I was going to quote this same phrase. It originates from Rippetoe and kyleb paraphrased it over on 2p2 land, I believe. How to Gain Velocity in the Long Run: Training Frustrations
I think I generally agree with @CS04 if we’re talking strictly from a physical fitness perspective. However, if we layer in psychological aspects of exercise & sport, just doing “some lifting and some cardio on a regular basis” isn’t a very motivating proposition. Though I’m sure there is more to that statement than I’m reading into it. Some people just don’t like exercise so seeing numbers go up regularly is very motivating and the joy of hitting a PR is something that keeps people coming back to the gym. PRs aren’t the only form of progress though, they are often just one of the easiest to measure.
The absolute most important thing for fitness ive found is programming training that you enjoy doing.
i just happen to fucking love the big compound lifts so thats what i do.
regarding compound barbell lifts my take is basically this:
- most people don’t like doing them because not only are they quite hard to master form wise, they are extremely intense/demanding from both a physical and mental perspective.
- almost always if you are getting injured, or to a lesser extent feeling pain doing compound lifts its likely your fault and not the lifts fault (bad form, ego lifting, bad nutrition, bad sleep).
If you don’t enjoy them don’t do them.

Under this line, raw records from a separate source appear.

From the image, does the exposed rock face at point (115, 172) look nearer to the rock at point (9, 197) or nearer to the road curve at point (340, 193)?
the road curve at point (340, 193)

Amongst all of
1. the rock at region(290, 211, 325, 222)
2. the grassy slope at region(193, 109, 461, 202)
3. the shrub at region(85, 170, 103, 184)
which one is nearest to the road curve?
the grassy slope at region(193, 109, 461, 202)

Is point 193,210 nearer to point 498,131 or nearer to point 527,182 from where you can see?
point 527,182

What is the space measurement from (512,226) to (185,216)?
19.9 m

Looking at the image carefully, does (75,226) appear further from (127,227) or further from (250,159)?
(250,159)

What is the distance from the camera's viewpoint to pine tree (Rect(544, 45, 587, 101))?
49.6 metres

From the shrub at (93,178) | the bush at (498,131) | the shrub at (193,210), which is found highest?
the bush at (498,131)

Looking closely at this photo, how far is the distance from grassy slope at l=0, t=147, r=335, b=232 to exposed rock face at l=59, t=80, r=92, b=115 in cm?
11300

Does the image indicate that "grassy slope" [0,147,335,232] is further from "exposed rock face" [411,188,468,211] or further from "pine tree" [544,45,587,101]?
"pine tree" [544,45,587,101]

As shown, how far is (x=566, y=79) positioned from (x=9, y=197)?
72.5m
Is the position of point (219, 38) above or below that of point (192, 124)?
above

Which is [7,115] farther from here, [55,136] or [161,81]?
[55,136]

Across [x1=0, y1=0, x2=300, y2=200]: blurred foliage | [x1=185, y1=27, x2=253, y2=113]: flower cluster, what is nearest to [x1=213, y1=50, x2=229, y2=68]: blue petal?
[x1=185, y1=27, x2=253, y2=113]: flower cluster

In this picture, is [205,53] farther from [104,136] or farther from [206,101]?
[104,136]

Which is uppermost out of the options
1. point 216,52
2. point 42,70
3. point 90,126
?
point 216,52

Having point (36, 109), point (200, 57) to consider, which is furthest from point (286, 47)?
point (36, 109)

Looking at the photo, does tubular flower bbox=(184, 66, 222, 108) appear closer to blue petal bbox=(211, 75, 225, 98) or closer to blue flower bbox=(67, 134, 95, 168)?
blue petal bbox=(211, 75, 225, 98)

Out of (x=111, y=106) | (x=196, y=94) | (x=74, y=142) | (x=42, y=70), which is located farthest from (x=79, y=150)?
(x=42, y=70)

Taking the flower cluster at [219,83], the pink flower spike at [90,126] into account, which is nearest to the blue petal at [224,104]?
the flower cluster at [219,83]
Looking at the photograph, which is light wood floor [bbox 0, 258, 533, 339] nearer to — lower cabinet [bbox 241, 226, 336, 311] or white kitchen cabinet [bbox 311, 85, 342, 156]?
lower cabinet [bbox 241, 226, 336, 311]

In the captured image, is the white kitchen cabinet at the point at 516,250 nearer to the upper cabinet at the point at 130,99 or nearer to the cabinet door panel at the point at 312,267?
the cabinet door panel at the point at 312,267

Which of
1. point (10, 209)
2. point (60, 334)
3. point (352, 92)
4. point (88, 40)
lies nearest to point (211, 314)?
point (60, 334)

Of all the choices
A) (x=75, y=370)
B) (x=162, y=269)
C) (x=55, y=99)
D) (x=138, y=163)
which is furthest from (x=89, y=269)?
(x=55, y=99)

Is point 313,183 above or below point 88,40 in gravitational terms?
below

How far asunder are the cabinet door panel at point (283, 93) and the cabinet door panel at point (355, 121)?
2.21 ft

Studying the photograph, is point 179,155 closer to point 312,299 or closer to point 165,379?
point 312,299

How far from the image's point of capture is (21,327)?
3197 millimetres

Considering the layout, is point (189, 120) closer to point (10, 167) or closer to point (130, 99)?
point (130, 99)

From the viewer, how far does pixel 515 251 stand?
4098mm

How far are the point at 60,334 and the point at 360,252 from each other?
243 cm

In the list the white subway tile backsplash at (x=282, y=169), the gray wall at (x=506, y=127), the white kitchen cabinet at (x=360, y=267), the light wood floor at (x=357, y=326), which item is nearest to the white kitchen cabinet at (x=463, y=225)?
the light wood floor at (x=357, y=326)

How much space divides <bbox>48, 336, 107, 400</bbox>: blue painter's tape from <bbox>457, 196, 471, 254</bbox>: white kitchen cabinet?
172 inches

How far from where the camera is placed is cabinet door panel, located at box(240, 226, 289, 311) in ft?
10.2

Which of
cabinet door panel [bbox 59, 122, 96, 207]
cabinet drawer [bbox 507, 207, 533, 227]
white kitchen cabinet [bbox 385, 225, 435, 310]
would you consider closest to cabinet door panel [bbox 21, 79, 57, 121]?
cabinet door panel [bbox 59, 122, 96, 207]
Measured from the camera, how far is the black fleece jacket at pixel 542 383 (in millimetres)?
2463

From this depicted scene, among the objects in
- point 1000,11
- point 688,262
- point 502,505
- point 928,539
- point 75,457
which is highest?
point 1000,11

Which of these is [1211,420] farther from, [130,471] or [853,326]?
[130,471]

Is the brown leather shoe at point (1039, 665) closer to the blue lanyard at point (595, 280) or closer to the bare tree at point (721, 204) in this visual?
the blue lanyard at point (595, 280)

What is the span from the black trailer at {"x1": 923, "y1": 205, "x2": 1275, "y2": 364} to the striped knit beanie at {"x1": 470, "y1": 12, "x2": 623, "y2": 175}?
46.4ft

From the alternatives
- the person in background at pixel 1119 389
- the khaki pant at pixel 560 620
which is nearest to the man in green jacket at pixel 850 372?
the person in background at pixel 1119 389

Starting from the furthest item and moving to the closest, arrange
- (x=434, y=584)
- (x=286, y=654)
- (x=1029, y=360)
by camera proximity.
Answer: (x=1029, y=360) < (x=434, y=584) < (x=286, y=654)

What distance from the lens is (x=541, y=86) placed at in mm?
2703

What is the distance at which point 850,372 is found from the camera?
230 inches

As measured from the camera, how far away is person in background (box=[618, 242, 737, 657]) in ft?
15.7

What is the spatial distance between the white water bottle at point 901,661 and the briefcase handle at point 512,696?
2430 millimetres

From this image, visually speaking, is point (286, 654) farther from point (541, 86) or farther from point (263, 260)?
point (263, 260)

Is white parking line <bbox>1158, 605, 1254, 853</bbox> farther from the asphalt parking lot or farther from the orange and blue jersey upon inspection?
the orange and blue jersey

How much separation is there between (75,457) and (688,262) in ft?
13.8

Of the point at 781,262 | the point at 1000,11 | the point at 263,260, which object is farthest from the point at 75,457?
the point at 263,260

However learning to do them properly will, in my opinion, help in every other aspect of fitness even if you don’t want incorporate them permanently into your programming.
Regarding lifting heavy: Increasing the weight isn’t the only type of progression, you can increase reps, you can increase time under tension, decrease rest between sets etc to achieve progressive overload. There’s a super wide range to achieve muscle growth in terms of reps / sets you can do.
if you dont already check out the huberman lab podcast, there’s a wealth of peer reviewed/science backed health/fitness/wellbeing protocols discussed that you can pick and choose from to build up your routines in and out of the gym.
The most important fitness thing I’ve discovered over the past couple years is the extent to which diet and nutrition matter. Not even like “ingest tons of protein to build muscle.” It’s more like if you simply eliminate junk and just eat healthy foods, strength gains and weight loss come relatively easy.
Based on this conversation some of you might really like (or maybe not) that podcast I linked with Layne Norton. I feel like I got a lot out of it anyway. That Drive podcast with Peter Attia is incredible.
I haven’t finished the second Layne Norton appearance yet. But let’s see if I can summarize:
- Muscle mass and strength are pretty much the same thing when it comes to long term health into old age.
- The best way to gain, for people past beginner stage but not super-advanced, can be something like adding more sets of RPE 5-7 (meaning you could do 3-5 more reps before failure) - versus adding more weight at super low reps, or more reps.
- You don’t need to put in as much intensity with compound lifts to get the same gains as isolated lifts.
Did you see the video where he fucks his dogs?